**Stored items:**
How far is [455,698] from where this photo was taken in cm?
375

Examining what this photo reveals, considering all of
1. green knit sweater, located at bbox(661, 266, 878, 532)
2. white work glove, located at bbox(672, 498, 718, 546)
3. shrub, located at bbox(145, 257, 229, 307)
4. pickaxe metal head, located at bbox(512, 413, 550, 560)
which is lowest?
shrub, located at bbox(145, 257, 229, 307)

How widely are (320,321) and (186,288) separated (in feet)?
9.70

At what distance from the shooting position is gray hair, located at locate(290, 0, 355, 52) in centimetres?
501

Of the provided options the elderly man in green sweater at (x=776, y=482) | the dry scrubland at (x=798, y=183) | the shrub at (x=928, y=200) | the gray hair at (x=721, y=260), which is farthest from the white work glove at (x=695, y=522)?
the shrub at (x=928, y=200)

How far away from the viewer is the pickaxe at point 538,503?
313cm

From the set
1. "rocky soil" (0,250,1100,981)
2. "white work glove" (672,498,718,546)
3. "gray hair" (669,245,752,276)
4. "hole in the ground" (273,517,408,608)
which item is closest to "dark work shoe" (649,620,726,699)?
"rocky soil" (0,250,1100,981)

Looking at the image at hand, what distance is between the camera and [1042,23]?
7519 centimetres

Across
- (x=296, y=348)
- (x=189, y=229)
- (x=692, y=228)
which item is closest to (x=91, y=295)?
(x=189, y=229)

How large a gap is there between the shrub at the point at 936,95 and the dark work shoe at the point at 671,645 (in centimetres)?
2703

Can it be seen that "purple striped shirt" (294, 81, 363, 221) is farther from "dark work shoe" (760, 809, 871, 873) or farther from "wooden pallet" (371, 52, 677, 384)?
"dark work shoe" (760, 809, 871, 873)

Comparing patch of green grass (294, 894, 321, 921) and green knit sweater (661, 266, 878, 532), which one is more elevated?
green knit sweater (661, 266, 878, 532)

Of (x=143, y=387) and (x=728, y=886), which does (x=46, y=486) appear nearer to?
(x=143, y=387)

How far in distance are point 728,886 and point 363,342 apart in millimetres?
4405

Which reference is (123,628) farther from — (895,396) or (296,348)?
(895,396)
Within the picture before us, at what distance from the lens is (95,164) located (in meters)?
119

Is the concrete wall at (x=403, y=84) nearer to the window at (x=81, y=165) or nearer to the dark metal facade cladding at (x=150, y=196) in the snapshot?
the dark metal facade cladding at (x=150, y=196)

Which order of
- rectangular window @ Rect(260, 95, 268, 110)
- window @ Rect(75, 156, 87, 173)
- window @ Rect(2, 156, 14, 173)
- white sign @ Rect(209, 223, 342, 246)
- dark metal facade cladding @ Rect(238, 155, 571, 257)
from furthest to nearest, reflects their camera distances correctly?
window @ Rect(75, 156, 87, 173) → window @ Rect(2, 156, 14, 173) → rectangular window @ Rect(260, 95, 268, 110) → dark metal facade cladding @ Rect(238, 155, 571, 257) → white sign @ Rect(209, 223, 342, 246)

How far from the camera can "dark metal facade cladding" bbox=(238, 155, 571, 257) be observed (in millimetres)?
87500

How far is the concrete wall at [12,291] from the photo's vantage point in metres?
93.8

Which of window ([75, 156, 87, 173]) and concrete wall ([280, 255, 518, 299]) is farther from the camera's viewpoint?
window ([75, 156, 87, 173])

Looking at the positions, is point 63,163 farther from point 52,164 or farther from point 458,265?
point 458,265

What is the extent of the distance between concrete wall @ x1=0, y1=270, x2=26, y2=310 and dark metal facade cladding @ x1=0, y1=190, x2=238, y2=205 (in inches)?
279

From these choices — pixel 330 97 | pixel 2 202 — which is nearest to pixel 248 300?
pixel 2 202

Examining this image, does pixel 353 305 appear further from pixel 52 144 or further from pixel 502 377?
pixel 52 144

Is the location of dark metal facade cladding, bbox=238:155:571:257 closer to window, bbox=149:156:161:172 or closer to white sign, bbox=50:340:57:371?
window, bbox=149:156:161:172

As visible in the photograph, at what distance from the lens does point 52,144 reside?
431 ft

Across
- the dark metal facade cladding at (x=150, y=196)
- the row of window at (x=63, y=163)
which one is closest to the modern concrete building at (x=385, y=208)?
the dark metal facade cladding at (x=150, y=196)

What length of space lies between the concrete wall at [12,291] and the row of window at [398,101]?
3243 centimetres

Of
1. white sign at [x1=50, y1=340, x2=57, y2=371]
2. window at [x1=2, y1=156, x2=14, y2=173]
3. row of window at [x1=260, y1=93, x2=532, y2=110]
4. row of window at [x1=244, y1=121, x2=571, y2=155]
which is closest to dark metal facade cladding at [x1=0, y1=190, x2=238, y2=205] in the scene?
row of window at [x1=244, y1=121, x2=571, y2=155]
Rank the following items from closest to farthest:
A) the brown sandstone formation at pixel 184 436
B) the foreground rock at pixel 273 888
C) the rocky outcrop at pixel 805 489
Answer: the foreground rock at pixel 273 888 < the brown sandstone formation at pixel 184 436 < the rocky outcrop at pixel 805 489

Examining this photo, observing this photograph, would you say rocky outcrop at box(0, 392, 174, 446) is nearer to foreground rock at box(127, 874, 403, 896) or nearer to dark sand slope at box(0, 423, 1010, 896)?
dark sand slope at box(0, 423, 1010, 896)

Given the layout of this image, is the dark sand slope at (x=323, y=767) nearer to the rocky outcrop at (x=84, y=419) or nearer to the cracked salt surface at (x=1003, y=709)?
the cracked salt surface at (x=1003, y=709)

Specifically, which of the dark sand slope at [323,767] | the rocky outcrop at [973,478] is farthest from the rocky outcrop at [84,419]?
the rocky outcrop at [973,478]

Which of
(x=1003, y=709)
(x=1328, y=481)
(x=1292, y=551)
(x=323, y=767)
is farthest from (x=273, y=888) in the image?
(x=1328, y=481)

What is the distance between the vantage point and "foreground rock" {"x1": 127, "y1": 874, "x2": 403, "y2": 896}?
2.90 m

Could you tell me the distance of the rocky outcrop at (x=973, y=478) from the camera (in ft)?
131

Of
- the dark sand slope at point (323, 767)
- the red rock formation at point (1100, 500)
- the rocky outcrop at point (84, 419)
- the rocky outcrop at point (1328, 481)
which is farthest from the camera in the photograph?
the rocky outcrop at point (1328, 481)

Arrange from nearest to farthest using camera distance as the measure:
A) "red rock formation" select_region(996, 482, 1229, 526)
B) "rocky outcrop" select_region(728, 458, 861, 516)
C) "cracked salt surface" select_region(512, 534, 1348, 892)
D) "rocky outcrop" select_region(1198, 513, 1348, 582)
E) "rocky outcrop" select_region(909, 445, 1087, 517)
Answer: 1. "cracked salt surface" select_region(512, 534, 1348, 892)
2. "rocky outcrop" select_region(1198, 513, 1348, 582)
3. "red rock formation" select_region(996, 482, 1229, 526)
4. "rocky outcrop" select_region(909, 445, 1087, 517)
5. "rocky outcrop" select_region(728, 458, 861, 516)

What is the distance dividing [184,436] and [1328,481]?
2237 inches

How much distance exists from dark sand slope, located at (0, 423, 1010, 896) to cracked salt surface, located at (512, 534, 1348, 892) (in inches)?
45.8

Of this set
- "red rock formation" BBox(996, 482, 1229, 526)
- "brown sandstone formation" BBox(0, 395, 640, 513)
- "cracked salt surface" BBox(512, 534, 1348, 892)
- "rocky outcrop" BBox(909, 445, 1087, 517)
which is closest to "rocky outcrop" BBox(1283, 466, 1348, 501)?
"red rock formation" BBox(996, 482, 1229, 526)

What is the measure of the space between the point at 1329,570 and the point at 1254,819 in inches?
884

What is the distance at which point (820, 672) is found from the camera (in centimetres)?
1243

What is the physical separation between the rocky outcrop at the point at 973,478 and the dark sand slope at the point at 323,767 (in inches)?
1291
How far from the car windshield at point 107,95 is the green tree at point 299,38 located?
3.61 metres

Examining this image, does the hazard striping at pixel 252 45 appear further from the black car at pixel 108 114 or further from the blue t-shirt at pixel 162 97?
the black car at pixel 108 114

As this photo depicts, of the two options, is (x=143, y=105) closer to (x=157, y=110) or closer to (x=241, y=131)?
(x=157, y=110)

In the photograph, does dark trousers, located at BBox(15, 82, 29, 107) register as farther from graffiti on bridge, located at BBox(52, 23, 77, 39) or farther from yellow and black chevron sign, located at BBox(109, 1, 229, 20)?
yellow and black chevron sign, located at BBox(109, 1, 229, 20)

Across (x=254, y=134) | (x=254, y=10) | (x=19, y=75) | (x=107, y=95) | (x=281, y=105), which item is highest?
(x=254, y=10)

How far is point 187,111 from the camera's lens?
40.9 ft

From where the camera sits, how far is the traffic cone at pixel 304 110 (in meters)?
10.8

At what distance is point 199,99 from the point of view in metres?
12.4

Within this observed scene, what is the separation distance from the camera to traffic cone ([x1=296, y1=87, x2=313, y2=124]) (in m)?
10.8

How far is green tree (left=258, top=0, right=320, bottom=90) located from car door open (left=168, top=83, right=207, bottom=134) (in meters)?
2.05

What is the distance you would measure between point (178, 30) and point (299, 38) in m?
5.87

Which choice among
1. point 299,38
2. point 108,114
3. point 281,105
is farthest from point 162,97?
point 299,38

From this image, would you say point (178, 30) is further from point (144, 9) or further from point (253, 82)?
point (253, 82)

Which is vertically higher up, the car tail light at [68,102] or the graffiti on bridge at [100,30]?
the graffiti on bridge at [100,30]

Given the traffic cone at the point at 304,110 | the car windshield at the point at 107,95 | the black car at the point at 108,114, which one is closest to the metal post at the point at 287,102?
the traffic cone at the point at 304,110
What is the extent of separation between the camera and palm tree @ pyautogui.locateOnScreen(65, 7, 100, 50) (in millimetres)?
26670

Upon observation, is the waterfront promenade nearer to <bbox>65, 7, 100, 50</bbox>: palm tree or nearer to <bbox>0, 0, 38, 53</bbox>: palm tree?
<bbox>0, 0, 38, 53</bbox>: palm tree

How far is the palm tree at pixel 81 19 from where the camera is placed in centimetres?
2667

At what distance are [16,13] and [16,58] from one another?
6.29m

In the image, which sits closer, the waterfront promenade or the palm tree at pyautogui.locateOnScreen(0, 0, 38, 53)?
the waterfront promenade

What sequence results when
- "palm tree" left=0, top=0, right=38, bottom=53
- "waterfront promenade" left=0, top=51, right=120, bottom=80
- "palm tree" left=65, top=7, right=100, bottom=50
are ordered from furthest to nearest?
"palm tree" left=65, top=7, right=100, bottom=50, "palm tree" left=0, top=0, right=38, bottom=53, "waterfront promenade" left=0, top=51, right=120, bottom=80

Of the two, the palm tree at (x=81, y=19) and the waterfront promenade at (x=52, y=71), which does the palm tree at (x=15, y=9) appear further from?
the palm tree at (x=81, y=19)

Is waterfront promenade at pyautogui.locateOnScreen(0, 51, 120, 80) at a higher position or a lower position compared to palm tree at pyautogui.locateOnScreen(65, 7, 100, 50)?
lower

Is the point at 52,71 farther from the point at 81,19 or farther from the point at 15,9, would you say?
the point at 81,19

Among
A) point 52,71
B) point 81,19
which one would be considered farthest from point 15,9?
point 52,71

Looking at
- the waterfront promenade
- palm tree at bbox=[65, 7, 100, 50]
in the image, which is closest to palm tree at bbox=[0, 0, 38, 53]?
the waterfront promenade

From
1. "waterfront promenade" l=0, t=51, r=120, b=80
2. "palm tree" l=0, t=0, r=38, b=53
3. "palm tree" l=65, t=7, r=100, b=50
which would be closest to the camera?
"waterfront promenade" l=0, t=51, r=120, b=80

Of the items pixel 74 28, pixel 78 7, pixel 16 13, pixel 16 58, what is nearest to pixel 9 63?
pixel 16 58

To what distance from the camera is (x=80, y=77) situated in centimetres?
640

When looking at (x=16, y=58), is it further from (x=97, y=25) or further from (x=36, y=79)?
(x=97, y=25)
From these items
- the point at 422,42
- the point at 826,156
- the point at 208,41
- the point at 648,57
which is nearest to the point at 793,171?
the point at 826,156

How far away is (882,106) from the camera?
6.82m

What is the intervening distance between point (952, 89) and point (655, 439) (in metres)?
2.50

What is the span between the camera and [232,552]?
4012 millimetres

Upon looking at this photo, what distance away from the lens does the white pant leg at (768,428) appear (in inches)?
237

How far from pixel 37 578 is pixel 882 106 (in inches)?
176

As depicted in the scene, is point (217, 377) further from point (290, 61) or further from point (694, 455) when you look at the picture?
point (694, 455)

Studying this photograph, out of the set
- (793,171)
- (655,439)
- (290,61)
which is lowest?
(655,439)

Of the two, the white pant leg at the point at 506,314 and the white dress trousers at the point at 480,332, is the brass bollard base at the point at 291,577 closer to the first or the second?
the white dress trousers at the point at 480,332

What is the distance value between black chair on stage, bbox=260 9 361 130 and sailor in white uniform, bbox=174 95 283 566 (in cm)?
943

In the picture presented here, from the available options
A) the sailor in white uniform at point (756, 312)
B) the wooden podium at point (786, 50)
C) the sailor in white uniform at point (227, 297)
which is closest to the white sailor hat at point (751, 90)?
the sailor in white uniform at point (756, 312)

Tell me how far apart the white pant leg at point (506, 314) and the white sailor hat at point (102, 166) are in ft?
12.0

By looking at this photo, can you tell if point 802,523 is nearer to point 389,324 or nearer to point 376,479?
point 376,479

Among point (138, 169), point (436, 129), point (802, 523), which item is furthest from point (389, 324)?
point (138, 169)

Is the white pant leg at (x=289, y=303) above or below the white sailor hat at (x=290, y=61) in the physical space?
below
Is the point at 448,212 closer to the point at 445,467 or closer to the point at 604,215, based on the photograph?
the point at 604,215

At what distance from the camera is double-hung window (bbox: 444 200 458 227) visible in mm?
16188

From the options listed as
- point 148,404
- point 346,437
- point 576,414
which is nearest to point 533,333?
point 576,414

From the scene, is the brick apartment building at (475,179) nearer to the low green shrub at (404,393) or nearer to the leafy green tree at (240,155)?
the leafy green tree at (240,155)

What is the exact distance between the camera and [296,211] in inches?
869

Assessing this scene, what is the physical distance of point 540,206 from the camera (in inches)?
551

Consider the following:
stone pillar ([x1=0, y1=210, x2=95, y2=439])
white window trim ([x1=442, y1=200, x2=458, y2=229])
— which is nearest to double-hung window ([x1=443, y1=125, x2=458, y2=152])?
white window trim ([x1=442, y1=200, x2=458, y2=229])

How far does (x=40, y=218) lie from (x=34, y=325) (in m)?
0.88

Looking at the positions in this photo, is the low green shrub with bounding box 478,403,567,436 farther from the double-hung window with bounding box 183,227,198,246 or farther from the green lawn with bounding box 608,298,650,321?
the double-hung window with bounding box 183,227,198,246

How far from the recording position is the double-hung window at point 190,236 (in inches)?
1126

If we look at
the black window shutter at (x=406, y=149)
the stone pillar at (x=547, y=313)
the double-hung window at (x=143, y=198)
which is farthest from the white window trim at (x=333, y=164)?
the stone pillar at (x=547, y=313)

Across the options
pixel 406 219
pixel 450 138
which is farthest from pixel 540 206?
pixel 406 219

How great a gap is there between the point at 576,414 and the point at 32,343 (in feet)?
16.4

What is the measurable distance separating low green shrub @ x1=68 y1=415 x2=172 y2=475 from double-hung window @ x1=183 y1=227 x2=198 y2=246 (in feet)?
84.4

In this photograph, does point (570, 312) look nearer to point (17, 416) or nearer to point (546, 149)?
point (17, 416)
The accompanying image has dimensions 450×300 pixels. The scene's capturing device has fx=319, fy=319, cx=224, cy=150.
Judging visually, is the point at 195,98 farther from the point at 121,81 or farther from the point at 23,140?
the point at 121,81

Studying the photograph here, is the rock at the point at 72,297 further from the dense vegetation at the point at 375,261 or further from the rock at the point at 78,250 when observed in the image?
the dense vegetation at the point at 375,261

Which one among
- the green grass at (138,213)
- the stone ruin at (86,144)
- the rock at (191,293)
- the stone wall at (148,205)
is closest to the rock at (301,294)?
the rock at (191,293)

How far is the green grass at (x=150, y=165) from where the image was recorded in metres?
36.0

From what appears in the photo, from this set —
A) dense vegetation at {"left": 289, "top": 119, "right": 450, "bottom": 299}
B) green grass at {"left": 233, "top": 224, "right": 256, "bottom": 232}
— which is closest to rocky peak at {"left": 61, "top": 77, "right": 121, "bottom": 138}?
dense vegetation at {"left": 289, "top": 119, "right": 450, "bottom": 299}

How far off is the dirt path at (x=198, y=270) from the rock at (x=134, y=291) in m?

**Task directions:** Write out again, exactly, the lines from the one holding "If we look at" through the end of the listing, with both ends included.

**Solved exercise:**
If we look at
the black window shutter at (x=406, y=149)
the stone pillar at (x=547, y=313)
the double-hung window at (x=143, y=198)
which is farthest from the white window trim at (x=333, y=164)?
the stone pillar at (x=547, y=313)

Across the options
pixel 406 219
pixel 450 138
which is farthest from pixel 540 206?
pixel 406 219

How great a gap is there between the point at 576,414 and the point at 32,343 (in feet)?
16.4

What is the measurable distance separating low green shrub @ x1=68 y1=415 x2=172 y2=475 from double-hung window @ x1=183 y1=227 x2=198 y2=246 (in feet)?
84.4

In this photograph, does point (570, 312) look nearer to point (17, 416) or nearer to point (546, 149)?
point (17, 416)
The accompanying image has dimensions 450×300 pixels. The scene's capturing device has fx=319, fy=319, cx=224, cy=150.
Judging visually, is the point at 195,98 farther from the point at 121,81 or farther from the point at 23,140?
the point at 121,81

Studying the photograph here, is the rock at the point at 72,297 further from the dense vegetation at the point at 375,261 or further from the rock at the point at 78,250 when observed in the image?
the dense vegetation at the point at 375,261

Which one among
- the green grass at (138,213)
- the stone ruin at (86,144)
- the rock at (191,293)
- the stone wall at (148,205)
is closest to the rock at (301,294)?
the rock at (191,293)

How far is the green grass at (x=150, y=165) from where the image was recorded in metres?
36.0

From what appears in the photo, from this set —
A) dense vegetation at {"left": 289, "top": 119, "right": 450, "bottom": 299}
B) green grass at {"left": 233, "top": 224, "right": 256, "bottom": 232}
— which is closest to rocky peak at {"left": 61, "top": 77, "right": 121, "bottom": 138}?
dense vegetation at {"left": 289, "top": 119, "right": 450, "bottom": 299}

How far off is the dirt path at (x=198, y=270) from the rock at (x=134, y=291) in m?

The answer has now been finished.